Aaron Scherb, Tribune News Service
When Donald Trump mocked a disabled reporter, belittled a Gold Star family and insulted deceased Sen. John McCain for having been a prisoner of war, many Americans were understandably appalled and shocked. President Trump has publicly vilified individuals and groups of people in a way that no president has ever done before.
However, this offensive language and loss of civility in politics goes far beyond Trump. The increased lack of civility in politics and public discourse seems to be more of a symptom of a broken system than a cause. Endless money in politics, hyperpartisan gerrymandering and social media without accountability are largely responsible for the decreasing civility we see today.
Trump’s atrocious words (and actions) toward undocumented immigrants and residents of certain countries seek to divide and create a constant “us vs. them” dichotomy. This extreme tribalism is not unique to Trump and has been used by political parties and politicians for centuries. In the last several decades, though, we’ve seen a steady erosion of decency and the way we talk about people with whom we disagree. The loss of civility goes beyond just partisan differences, though.
In the 1990s, then-House Speaker Newt Gingrich “pioneered a style of partisan combat — replete with name-calling, conspiracy theories and strategic obstructionism” that eventually lay the groundwork for Trump. Gingrich defined people with whom he disagreed as the “enemy,” not someone with whom you worked. He created unflattering nicknames for his opponents, frequently treated compromise as a four-letter word and viewed politics as a war for power.
Simultaneous to Gingrich’s rise, we saw huge increases in the amount of money that was spent in politics. Supreme Court decisions such as Citizens United and McCutcheon have led to still more ways for big money to be spent in politics. As the costs of campaigns rose, members of Congress had to spend more time raising money to keep up. They spent more time calling donors and less time working together in committees or socializing in Washington, especially as it became common practice not to have one’s family live in the D.C. area.
No longer did the children of Republicans and Democrats go to the same schools, play in the same sports leagues or attend the same houses of worship. Members of the other political party no longer consisted of people to work with to pass bipartisan legislation; they became just the opposition party with whom you rarely had to interact. The less well that legislators know each other, the easier it is has become to call each other names and demonise each other.
Another key factor leading to the loss of civility in politics is hyperpartisan gerrymandering. Technological advances have allowed mapmakers to use demographic data to carve up neighbourhoods and communities of interest to dilute their political power. The result? Politicians choose their voters instead of the other way around.
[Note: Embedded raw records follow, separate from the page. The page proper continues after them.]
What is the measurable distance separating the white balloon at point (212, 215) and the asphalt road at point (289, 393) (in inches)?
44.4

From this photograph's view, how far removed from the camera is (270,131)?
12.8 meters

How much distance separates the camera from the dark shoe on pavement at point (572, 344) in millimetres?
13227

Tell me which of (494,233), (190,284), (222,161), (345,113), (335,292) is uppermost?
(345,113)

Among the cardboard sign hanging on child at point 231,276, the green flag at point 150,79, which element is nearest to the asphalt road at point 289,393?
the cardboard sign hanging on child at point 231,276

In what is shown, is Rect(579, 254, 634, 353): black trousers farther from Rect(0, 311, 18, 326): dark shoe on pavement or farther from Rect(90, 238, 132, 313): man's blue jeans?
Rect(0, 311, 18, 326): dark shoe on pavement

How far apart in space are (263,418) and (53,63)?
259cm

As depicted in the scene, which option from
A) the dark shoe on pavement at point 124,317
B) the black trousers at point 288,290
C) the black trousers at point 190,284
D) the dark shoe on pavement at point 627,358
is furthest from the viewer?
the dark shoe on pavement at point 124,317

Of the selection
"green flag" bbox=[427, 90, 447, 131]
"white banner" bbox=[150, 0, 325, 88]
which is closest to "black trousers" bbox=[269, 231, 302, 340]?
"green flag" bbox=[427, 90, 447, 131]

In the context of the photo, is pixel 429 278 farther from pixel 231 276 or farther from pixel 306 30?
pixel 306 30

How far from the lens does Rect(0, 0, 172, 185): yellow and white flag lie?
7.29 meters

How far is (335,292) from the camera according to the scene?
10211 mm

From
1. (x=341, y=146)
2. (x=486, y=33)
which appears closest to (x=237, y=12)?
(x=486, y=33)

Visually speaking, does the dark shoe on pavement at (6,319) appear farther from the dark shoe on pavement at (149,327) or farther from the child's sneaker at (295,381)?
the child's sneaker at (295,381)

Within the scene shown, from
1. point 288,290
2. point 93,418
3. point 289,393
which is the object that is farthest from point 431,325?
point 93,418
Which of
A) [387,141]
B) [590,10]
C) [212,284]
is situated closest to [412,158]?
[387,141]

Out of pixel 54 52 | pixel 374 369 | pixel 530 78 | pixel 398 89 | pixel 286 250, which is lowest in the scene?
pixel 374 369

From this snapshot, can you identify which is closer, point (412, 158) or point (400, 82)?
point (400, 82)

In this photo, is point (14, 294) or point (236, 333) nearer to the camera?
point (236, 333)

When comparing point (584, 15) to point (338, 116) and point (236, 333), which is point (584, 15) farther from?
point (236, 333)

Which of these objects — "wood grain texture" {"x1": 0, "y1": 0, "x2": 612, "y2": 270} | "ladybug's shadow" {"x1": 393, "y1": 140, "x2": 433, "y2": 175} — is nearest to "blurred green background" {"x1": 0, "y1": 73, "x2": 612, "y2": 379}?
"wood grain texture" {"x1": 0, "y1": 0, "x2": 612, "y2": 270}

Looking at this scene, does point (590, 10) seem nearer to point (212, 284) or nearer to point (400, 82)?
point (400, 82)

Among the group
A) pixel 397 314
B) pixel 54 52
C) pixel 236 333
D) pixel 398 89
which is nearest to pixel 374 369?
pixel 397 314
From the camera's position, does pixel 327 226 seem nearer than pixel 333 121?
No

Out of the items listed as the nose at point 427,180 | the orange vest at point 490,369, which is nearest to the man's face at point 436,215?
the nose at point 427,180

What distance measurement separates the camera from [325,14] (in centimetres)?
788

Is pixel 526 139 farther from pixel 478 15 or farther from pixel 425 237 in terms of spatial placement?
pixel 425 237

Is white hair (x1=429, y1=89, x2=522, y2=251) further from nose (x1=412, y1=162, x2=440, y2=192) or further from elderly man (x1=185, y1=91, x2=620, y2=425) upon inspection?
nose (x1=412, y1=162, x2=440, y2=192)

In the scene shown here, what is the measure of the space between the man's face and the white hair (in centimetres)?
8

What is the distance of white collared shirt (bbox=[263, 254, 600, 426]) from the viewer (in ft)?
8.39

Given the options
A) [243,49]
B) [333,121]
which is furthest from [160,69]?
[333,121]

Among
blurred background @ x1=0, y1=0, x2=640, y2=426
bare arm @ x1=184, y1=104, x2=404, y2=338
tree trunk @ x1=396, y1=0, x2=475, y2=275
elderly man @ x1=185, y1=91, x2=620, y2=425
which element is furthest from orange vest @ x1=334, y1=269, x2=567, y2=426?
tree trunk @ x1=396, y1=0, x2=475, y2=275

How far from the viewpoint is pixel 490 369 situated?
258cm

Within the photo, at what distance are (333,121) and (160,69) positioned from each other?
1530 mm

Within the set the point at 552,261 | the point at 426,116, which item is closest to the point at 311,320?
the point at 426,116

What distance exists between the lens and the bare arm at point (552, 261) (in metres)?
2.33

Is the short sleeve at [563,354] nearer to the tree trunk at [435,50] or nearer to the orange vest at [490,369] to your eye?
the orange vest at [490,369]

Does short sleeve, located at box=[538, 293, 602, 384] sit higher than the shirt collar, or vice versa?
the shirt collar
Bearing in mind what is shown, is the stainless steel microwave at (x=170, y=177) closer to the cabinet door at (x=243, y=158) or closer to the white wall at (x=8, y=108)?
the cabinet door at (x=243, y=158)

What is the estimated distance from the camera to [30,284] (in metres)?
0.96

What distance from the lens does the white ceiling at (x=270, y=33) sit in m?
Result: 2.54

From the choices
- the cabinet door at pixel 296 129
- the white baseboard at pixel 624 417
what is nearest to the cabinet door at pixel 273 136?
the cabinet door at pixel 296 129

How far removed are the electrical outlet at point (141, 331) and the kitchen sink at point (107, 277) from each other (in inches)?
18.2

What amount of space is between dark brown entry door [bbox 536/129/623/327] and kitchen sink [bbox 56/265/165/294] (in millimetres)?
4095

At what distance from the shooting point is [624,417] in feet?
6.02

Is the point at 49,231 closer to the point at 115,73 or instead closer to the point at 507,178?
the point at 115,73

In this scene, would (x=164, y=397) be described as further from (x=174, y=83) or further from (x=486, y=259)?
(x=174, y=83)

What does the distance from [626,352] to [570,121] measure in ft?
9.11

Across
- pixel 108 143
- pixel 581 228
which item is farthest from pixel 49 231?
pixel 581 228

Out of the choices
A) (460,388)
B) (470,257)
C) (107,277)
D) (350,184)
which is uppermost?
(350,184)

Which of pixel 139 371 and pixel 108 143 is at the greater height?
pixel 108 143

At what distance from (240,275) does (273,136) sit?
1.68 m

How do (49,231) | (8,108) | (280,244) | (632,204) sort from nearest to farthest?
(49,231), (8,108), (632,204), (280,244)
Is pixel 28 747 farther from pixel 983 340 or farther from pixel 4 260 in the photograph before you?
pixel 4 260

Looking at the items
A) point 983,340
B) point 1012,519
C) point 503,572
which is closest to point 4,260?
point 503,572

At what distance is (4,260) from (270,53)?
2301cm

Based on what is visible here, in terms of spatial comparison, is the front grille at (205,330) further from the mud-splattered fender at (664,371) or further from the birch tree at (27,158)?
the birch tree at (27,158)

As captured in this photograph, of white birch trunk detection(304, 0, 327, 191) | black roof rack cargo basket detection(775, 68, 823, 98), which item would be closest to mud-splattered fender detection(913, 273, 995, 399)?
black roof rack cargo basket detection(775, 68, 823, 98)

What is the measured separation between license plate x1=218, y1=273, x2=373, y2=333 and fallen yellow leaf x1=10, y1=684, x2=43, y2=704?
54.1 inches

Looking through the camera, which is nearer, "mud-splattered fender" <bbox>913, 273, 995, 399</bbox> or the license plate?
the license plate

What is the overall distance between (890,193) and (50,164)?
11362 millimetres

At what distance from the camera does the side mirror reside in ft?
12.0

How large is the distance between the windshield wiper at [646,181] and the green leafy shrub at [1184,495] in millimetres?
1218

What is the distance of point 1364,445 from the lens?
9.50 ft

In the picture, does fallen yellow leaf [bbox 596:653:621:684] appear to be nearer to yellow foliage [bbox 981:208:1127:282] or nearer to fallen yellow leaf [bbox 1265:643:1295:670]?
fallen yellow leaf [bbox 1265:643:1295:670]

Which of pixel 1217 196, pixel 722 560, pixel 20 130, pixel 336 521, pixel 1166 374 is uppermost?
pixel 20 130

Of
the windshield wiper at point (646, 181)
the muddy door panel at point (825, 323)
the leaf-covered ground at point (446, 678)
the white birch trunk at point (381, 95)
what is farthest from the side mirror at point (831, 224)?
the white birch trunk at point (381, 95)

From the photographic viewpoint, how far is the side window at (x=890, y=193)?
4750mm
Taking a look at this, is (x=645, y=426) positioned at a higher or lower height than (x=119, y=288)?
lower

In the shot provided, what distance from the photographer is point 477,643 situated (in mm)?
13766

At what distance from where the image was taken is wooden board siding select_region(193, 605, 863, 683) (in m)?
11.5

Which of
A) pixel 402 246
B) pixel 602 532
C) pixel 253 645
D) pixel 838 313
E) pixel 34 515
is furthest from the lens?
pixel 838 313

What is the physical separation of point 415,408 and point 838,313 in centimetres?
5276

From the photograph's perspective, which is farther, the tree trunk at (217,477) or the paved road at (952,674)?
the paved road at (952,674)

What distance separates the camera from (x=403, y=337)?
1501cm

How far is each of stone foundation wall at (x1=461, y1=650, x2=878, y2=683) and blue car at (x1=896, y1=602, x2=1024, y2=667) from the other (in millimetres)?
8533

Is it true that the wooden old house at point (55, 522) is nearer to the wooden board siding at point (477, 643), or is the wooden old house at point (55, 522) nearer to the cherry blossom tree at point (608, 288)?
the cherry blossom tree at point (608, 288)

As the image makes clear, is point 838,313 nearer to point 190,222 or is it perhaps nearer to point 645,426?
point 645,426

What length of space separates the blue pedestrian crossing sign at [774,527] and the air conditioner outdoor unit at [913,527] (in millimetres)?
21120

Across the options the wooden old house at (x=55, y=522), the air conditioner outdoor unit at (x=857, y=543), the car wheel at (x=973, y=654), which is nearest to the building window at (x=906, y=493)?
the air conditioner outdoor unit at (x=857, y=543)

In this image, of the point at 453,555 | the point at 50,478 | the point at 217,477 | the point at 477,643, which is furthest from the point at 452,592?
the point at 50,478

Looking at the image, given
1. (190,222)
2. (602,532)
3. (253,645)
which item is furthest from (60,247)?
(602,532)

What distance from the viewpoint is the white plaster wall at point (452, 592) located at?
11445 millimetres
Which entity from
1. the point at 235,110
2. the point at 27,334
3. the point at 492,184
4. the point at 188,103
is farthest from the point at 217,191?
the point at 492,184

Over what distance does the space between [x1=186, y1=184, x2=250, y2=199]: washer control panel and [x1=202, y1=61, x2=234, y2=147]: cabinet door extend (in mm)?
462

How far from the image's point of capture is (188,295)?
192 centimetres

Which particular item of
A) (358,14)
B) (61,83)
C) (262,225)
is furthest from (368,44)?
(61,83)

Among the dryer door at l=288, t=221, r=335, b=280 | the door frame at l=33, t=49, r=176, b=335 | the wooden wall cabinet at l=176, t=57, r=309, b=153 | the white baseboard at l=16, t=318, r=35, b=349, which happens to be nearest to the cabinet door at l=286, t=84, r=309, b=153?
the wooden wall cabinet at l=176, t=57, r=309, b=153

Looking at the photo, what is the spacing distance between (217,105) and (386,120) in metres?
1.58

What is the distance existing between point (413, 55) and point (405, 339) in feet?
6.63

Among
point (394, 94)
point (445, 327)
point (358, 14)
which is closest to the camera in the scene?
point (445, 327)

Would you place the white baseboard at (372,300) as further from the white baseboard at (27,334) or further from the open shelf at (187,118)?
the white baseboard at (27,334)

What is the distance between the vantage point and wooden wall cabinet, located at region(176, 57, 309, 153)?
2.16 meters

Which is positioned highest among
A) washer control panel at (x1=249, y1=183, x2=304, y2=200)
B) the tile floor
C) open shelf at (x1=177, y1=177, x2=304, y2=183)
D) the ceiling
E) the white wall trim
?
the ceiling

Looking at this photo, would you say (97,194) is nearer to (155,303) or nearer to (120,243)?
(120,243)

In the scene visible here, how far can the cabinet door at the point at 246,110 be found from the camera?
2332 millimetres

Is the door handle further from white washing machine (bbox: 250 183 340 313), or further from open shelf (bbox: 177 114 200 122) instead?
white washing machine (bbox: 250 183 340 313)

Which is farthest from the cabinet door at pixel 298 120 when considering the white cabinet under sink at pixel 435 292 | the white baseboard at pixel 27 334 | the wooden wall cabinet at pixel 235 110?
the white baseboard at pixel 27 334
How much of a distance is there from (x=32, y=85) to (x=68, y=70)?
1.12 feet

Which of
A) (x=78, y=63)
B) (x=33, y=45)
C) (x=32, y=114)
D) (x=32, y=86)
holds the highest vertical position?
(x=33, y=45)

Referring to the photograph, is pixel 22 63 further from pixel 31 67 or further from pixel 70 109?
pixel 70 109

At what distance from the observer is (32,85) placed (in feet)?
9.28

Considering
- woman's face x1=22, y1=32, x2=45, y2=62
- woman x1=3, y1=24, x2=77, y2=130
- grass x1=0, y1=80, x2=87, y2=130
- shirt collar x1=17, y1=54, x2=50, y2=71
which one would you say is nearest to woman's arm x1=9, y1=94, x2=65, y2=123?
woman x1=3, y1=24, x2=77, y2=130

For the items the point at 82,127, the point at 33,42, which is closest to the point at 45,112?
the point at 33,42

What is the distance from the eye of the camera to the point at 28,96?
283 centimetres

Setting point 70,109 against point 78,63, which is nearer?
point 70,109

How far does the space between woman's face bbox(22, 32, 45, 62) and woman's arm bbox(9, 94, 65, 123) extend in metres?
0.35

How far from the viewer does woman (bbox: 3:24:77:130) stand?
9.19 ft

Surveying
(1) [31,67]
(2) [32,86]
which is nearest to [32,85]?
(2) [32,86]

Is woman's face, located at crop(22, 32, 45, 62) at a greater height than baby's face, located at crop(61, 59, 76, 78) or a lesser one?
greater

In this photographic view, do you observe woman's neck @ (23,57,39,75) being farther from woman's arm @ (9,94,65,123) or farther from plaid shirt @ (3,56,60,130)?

Whereas just 20 years ago, there were many more contested House elections, and as a result, more moderate members. Nowadays, around 85% of congressional districts are generally considered “safe” by political prognosticators in a typical election and highly unlikely to turn over. Many elected officials are therefore less incentivized to work together. Because of gerrymandered districts, many members’ main concern is getting “primaried” by an extremist from their own party (not losing in a general election), which may cause a more extreme type of individual to run for elected office.
Social media — our modern public square where millions of Americans freely debate ideas — has also led to an increasing lack of civility. Some social media is anonymous, which can inspire users to post just about anything with essentially no consequences or accountability.